------ MATERIALS PROVIDED
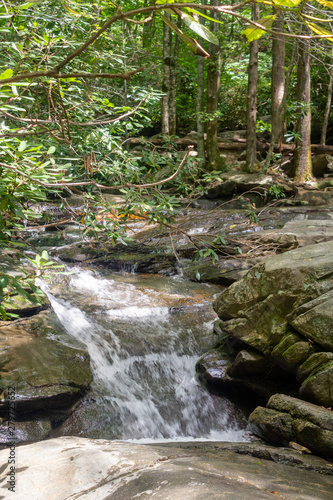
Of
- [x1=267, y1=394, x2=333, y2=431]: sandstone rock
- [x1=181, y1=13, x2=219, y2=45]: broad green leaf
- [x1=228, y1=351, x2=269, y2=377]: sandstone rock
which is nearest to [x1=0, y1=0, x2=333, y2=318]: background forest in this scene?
[x1=181, y1=13, x2=219, y2=45]: broad green leaf

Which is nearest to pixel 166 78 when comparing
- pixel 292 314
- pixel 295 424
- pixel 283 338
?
pixel 292 314

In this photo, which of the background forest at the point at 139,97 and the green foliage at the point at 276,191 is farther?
the green foliage at the point at 276,191

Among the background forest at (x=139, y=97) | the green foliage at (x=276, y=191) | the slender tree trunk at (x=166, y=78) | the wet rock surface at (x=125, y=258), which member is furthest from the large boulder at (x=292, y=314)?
the slender tree trunk at (x=166, y=78)

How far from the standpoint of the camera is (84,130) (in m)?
6.48

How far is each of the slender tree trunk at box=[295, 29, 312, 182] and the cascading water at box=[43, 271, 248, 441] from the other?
9087 millimetres

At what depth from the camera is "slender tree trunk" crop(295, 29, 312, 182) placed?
44.7 ft

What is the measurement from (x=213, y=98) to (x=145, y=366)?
485 inches

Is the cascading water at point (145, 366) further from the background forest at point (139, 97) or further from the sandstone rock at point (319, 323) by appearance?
the background forest at point (139, 97)

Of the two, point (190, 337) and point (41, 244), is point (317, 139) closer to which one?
point (41, 244)

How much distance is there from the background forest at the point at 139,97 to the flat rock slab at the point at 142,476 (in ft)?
3.93

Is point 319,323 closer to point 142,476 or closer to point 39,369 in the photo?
point 142,476

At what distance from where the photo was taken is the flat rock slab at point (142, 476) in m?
2.05

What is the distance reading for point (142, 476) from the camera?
7.50ft

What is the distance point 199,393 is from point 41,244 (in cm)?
636
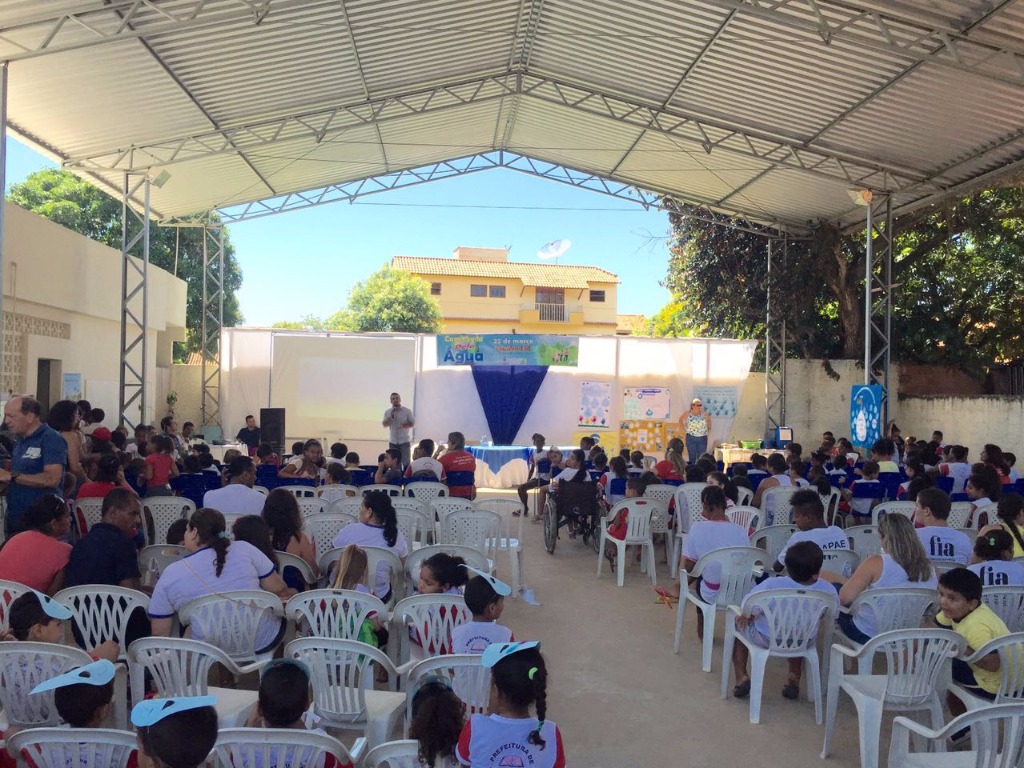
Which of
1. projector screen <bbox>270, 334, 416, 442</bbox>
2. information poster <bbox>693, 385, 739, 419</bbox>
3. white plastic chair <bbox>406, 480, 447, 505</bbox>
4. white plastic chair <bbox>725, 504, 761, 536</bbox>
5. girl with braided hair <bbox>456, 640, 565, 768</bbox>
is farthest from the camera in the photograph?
information poster <bbox>693, 385, 739, 419</bbox>

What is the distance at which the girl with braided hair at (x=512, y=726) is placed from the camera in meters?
2.28

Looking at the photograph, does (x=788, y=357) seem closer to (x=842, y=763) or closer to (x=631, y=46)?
(x=631, y=46)

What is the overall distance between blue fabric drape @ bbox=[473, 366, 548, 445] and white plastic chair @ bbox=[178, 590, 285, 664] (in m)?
11.3

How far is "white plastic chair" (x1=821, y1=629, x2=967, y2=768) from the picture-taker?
3361mm

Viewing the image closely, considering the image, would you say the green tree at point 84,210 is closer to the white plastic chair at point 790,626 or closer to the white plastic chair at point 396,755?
the white plastic chair at point 790,626

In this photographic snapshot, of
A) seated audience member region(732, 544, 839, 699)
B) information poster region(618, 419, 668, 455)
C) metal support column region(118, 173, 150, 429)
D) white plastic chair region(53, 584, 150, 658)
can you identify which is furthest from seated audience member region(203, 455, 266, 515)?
→ information poster region(618, 419, 668, 455)

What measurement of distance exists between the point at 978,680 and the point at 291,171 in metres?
13.4

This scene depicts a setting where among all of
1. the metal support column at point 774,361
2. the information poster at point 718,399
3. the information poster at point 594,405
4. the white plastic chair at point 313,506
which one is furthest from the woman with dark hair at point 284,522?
the metal support column at point 774,361

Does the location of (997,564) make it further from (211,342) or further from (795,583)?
(211,342)

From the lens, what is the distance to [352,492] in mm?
7066

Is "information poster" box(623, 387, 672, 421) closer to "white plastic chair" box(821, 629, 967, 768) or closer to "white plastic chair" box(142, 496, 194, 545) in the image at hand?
"white plastic chair" box(142, 496, 194, 545)

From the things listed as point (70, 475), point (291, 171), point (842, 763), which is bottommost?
point (842, 763)

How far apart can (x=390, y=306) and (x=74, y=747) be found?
29.3m

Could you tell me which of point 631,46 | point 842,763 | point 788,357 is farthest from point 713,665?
point 788,357
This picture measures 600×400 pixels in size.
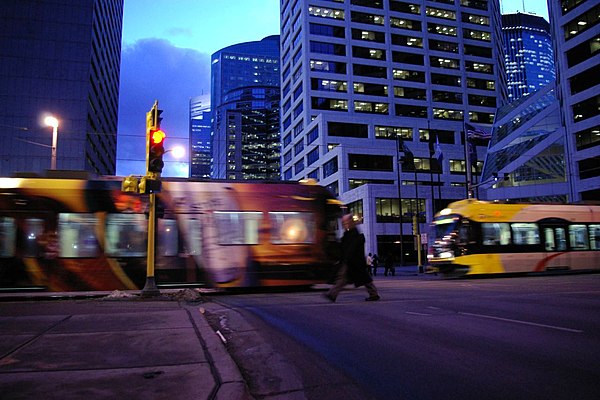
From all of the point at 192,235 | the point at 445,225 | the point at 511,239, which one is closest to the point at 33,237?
the point at 192,235

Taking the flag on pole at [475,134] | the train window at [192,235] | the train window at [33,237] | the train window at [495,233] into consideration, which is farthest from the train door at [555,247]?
the train window at [33,237]

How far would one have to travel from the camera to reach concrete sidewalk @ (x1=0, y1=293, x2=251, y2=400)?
3.69m

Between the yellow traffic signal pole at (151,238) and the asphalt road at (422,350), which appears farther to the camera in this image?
the yellow traffic signal pole at (151,238)

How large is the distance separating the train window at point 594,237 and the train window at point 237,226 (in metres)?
18.8

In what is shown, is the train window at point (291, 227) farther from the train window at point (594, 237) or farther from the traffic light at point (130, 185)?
the train window at point (594, 237)

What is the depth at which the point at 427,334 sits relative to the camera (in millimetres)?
6301

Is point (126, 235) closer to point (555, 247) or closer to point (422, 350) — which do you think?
point (422, 350)

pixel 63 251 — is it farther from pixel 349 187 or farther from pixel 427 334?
pixel 349 187

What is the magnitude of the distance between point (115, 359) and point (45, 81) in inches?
2563

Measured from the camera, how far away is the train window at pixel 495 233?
70.0 feet

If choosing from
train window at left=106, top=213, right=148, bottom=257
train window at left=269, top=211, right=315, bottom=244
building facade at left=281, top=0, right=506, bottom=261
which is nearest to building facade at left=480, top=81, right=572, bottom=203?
building facade at left=281, top=0, right=506, bottom=261

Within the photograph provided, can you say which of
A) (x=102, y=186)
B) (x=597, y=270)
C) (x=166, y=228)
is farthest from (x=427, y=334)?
(x=597, y=270)

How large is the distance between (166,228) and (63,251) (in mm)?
3096

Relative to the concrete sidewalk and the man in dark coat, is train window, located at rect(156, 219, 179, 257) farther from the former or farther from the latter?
the man in dark coat
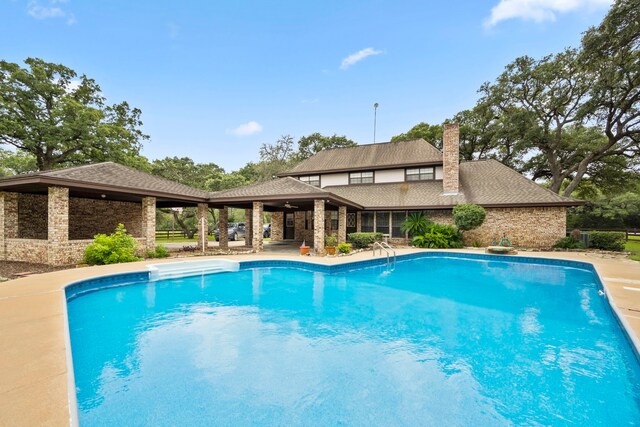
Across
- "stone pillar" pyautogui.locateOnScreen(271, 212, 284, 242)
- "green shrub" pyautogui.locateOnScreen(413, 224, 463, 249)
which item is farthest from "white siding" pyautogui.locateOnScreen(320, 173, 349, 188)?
"green shrub" pyautogui.locateOnScreen(413, 224, 463, 249)

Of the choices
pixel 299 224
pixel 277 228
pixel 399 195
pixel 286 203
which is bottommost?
pixel 277 228

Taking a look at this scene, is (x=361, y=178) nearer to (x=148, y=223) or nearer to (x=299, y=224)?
(x=299, y=224)

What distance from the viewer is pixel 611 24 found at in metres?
14.9

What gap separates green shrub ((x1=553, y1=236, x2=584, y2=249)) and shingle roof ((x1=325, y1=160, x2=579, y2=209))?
2237mm

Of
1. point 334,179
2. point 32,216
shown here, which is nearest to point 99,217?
point 32,216

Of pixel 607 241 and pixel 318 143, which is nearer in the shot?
pixel 607 241

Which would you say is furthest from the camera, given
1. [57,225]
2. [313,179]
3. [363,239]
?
[313,179]

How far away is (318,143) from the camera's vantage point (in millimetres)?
35688

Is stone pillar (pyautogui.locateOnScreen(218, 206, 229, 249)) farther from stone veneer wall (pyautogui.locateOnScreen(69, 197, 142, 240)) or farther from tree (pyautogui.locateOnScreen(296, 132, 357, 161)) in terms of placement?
tree (pyautogui.locateOnScreen(296, 132, 357, 161))

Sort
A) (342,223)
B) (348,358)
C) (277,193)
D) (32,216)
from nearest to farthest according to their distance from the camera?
1. (348,358)
2. (32,216)
3. (277,193)
4. (342,223)

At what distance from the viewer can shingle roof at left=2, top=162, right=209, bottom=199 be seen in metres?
9.29

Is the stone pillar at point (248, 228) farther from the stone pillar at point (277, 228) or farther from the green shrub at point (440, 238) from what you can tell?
the green shrub at point (440, 238)

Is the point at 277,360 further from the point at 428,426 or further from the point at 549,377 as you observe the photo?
the point at 549,377

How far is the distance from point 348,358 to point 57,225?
36.2 feet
------------
- OBJECTIVE
Lay out the stretch from the line containing "How far is the" through the end of the rows as a JSON list of strings, one string per line, with blank lines left out.

- OUTPUT BELOW
[
  "How far is the distance from point 348,358 to point 57,225?",
  "36.2 feet"
]